I would have thought this would be no great loss to him: he should find it easier to enjoy his considerable wealth as the relatively obscure Mr Goodwin. But his friends and sympathizers are outraged: Alistair Darling, who was a better Chancellor than Gordon Brown, wrote in the Times that "There is something tawdry about the government directing its fire at Fred Goodwin alone..." Jackie Stewart says that "No single person or even any single bank created the biggest financial recession in modern times...To have this stripped I think is poor for the constitution and very dangerous for the future." Simon Walker for the Institute of Directors says "To do it because... you don't approve of someone, you think they have done things that are wrong but actually there is no criminality... is inappropriate and politicises the whole honours system". Digby Jones doesn't disagree with the decision, but remarks it's surrounded by "a faint whiff of the lynch mob on the village green".
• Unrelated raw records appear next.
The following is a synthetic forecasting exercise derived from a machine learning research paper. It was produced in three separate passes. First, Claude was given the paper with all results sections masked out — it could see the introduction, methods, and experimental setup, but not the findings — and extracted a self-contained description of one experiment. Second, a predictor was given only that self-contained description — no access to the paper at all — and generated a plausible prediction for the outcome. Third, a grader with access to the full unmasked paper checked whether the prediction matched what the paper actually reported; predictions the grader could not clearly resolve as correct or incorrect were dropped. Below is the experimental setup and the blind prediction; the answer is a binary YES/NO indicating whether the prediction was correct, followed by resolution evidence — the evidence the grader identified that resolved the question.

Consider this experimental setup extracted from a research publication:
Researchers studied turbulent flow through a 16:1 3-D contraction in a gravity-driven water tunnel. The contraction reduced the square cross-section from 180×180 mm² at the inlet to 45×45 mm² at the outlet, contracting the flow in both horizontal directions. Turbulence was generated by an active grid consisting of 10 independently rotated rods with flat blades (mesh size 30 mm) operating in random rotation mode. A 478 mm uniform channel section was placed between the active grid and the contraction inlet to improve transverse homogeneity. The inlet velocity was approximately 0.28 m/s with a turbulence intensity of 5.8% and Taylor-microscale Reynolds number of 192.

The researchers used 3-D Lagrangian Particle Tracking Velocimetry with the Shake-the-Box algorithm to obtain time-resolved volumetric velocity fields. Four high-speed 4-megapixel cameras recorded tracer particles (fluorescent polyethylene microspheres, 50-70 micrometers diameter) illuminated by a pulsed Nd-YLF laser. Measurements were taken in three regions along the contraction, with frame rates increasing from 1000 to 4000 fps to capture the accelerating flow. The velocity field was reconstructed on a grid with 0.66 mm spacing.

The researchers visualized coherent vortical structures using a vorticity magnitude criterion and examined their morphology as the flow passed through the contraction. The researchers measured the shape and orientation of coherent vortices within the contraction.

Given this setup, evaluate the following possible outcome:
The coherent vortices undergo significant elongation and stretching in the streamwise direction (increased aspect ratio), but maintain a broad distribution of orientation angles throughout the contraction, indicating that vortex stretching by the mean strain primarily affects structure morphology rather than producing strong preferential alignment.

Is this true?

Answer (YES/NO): NO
What a load of tosh. Goodwin was given the knighthood for services to banking, presumably because a grateful nation appreciated the contribution therefrom to the economy in general. We now know that his banking efforts have cost us many billions of pounds - the price of the bailout depends on what the government gets when it eventually sells its shares in RBS, but currently we're looking at a loss of over £20bn. Against that you can set the tax revenues it's received over the years as a result of RBS's activities, but the end result is not going to be any great gratitude. Goodwin's services to banking were less than worthless, it was a horrible mistake to give him the knighthood, and now we've put that right.
Goodwin's not the only one whose knighthood was an obvious error? Then let's unknight the others too. No single person created the recession? Quite true: no single person created the profits at RBS either, but only Goodwin got the knighthood. The annulment politicises the system? Very funny: it's awards that are decided by politicians, not annulments. The whiff of the lynch mob? That's an odd description of the Head of the Home Civil Service and his colleagues.
The underlying argument seems to be that the annulment of a knighthood is a punishment for wrongdoing, to be decided only after due judicial process. That's wrong. No one has the right to a knighthood; it's a privilege awarded to about one millionth of the population each year. Goodwin doesn't deserve this special privilege, and now he hasn't got it, just like millions of others far less undeserving.
I've not attached titles to anyone's name in this piece, apart from Mr Goodwin's. The things are so ephemeral nowadays.